WORK TO DO: Copy the items starting at the line containing "Spatially, is the" and ending at the line containing "718 centimetres", swapping "camera" for "viewer" and changing nothing else. Omit the pictures.
┌────────
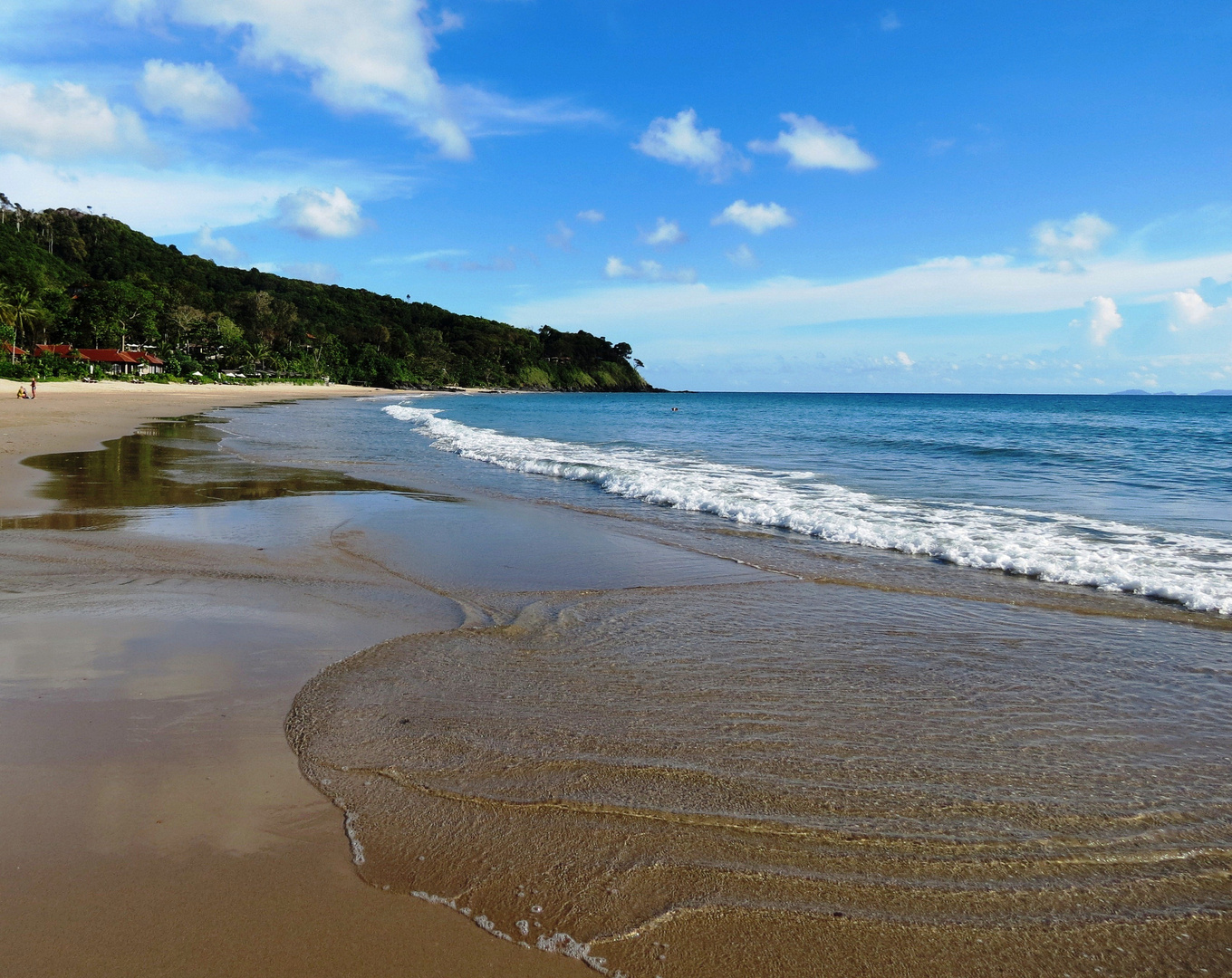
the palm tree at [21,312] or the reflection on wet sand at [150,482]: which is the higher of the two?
the palm tree at [21,312]

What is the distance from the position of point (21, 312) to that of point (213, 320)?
97.3 feet

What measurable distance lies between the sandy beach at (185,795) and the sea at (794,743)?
18cm

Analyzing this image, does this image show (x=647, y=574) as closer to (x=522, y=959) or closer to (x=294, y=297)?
(x=522, y=959)

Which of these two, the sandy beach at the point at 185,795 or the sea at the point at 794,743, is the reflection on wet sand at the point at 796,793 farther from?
the sandy beach at the point at 185,795

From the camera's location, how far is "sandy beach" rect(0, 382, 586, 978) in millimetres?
2367

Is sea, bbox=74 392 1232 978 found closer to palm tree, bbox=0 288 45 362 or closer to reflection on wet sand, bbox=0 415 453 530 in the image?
reflection on wet sand, bbox=0 415 453 530

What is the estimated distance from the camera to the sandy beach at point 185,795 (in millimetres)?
2367

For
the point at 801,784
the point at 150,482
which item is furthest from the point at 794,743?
the point at 150,482

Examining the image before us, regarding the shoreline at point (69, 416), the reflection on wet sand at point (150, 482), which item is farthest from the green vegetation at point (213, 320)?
the reflection on wet sand at point (150, 482)

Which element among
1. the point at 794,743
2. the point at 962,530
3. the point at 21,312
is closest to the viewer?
the point at 794,743

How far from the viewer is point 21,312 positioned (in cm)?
6662

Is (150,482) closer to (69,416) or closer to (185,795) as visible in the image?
(185,795)

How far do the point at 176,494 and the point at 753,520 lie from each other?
918 cm

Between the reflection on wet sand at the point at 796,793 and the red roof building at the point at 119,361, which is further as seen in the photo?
the red roof building at the point at 119,361
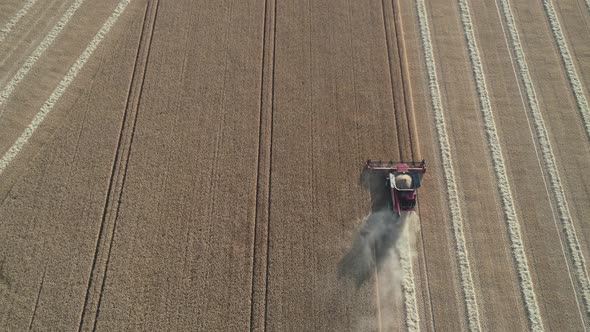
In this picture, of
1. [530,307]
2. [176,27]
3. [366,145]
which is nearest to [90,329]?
[366,145]

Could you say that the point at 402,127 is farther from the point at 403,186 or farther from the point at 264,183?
the point at 264,183

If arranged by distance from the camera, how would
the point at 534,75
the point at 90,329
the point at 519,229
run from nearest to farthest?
the point at 90,329 < the point at 519,229 < the point at 534,75

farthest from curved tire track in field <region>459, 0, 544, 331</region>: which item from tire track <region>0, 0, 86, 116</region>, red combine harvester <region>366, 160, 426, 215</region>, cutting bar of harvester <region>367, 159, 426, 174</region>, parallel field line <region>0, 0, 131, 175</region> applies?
tire track <region>0, 0, 86, 116</region>

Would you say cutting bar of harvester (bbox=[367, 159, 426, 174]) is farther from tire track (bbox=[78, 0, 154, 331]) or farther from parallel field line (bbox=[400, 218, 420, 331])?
tire track (bbox=[78, 0, 154, 331])

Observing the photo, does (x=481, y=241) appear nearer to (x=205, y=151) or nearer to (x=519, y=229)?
(x=519, y=229)

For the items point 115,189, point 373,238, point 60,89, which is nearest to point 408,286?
point 373,238

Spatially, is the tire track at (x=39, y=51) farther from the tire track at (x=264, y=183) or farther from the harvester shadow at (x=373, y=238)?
the harvester shadow at (x=373, y=238)

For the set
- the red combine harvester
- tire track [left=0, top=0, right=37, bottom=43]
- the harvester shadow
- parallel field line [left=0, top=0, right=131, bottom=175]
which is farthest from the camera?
tire track [left=0, top=0, right=37, bottom=43]
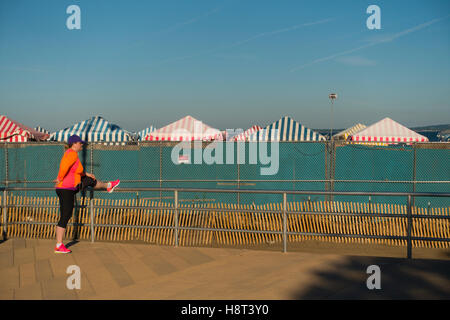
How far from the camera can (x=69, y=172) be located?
718 centimetres

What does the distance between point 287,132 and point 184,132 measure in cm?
433

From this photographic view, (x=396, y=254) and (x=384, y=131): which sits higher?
(x=384, y=131)

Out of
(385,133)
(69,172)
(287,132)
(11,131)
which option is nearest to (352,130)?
(385,133)

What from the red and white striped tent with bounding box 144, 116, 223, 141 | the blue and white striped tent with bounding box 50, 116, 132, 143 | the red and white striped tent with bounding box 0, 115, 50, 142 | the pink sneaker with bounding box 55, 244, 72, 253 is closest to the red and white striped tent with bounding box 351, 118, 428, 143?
the red and white striped tent with bounding box 144, 116, 223, 141

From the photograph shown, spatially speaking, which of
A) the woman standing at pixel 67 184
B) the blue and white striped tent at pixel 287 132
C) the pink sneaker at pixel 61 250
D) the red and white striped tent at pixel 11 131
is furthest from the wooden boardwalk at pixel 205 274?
the red and white striped tent at pixel 11 131

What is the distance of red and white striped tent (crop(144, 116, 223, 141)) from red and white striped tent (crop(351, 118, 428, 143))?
6.16 metres

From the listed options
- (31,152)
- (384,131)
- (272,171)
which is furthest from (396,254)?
(31,152)

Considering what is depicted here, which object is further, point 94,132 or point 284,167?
point 94,132

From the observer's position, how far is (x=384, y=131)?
741 inches

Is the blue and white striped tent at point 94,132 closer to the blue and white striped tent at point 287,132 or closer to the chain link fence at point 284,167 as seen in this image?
the chain link fence at point 284,167

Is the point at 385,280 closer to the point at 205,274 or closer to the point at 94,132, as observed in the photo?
the point at 205,274
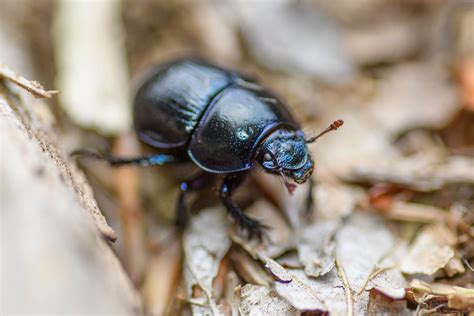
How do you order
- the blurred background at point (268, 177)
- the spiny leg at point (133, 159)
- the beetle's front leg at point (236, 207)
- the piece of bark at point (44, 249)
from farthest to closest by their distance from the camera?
the spiny leg at point (133, 159), the beetle's front leg at point (236, 207), the blurred background at point (268, 177), the piece of bark at point (44, 249)

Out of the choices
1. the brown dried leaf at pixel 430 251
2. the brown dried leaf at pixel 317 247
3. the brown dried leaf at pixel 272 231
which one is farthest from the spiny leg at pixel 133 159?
the brown dried leaf at pixel 430 251

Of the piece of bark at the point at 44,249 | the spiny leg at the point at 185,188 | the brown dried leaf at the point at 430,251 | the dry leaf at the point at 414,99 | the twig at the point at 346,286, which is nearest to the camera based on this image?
the piece of bark at the point at 44,249

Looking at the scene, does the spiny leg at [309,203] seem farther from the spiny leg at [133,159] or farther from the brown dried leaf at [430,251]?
the spiny leg at [133,159]

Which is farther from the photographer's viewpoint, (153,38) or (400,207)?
(153,38)

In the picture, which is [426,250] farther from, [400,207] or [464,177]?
[464,177]

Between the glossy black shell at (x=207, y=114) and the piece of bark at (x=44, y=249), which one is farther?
the glossy black shell at (x=207, y=114)

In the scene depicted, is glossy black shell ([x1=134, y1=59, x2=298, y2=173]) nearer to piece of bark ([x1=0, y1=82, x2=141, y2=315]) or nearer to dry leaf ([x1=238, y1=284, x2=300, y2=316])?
A: dry leaf ([x1=238, y1=284, x2=300, y2=316])

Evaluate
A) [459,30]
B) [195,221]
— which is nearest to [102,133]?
[195,221]

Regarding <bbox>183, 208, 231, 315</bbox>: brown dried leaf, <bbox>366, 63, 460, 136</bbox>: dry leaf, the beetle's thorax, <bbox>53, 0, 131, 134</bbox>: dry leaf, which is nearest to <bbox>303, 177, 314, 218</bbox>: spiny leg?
the beetle's thorax
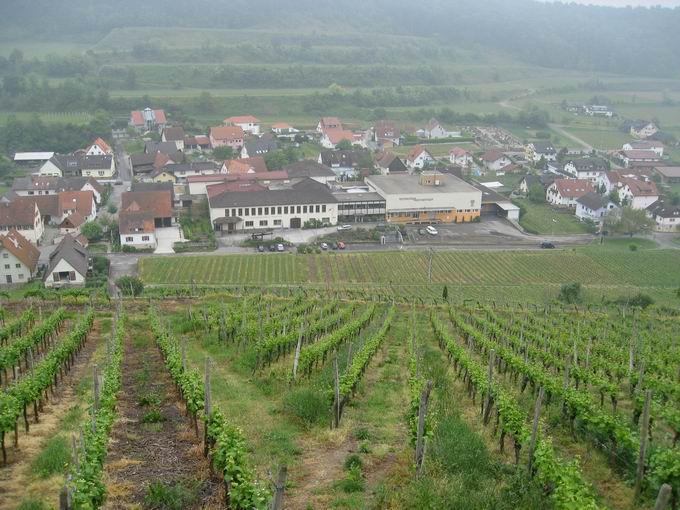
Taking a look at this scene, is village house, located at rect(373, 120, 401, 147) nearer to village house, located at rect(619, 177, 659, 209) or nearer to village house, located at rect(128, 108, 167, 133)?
village house, located at rect(128, 108, 167, 133)

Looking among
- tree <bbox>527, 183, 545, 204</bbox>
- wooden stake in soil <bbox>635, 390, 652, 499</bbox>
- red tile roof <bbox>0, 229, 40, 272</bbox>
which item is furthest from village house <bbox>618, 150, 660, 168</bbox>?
wooden stake in soil <bbox>635, 390, 652, 499</bbox>

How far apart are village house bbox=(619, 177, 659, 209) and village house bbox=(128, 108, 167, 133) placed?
6373 centimetres

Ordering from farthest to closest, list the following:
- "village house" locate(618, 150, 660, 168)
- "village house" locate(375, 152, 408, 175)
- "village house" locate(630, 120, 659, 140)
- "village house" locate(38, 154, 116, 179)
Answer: "village house" locate(630, 120, 659, 140) → "village house" locate(618, 150, 660, 168) → "village house" locate(375, 152, 408, 175) → "village house" locate(38, 154, 116, 179)

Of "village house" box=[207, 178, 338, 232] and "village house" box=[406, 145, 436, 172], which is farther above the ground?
"village house" box=[406, 145, 436, 172]

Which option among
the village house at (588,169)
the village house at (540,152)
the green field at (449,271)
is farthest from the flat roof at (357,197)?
the village house at (540,152)

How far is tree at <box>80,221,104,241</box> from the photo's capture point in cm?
4653

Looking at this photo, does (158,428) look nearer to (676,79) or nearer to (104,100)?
(104,100)

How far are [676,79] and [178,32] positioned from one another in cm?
12998

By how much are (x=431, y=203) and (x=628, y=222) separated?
17.8m

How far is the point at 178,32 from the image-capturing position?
16162 cm

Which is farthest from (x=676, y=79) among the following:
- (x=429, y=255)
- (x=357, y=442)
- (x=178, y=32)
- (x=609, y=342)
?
(x=357, y=442)

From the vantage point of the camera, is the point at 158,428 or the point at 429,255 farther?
the point at 429,255

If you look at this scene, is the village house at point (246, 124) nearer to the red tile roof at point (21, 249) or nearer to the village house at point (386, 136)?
the village house at point (386, 136)

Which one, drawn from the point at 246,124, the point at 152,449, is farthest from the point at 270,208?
the point at 246,124
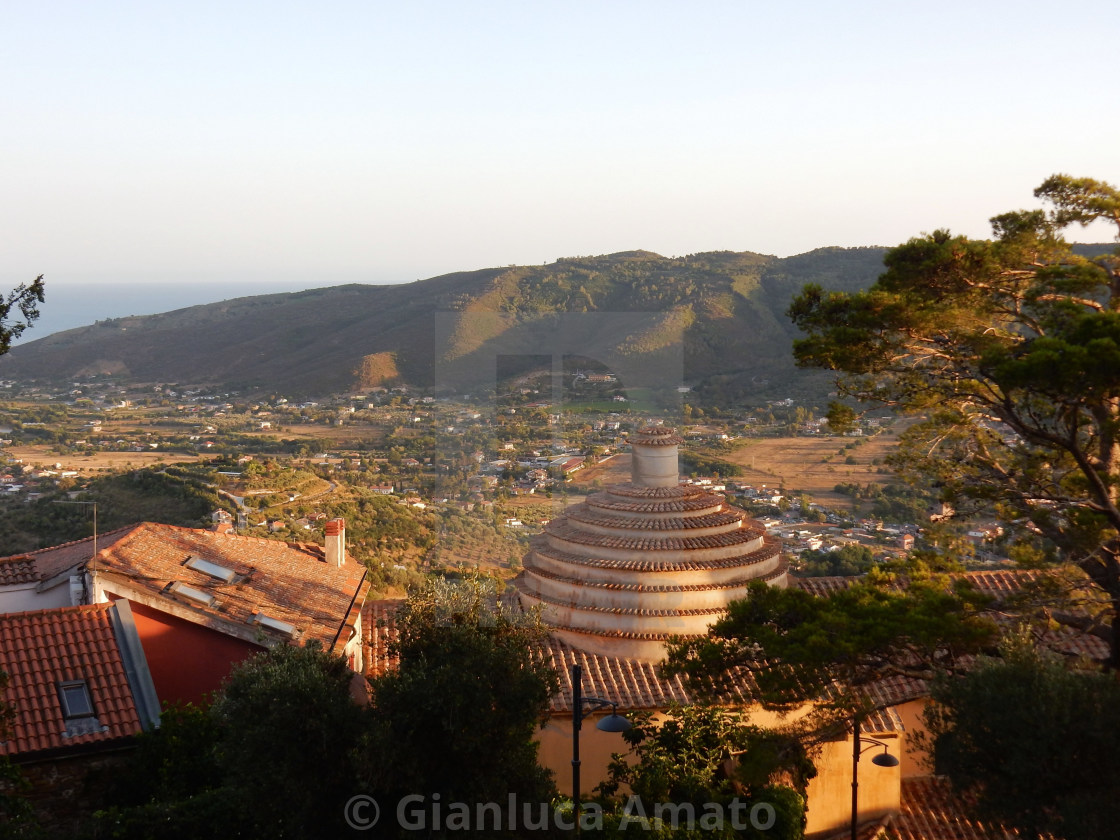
└────────
WRITTEN ANSWER:
Spatially, is the tire track at (x=39, y=51) farther from the tire track at (x=264, y=183) or farther from the harvester shadow at (x=373, y=238)?
the harvester shadow at (x=373, y=238)

For the set
- the red combine harvester
- tire track [left=0, top=0, right=37, bottom=43]
- the harvester shadow
- parallel field line [left=0, top=0, right=131, bottom=175]
which is farthest from the viewer?
tire track [left=0, top=0, right=37, bottom=43]
How far from the viewer can (x=69, y=172) be located?
718 centimetres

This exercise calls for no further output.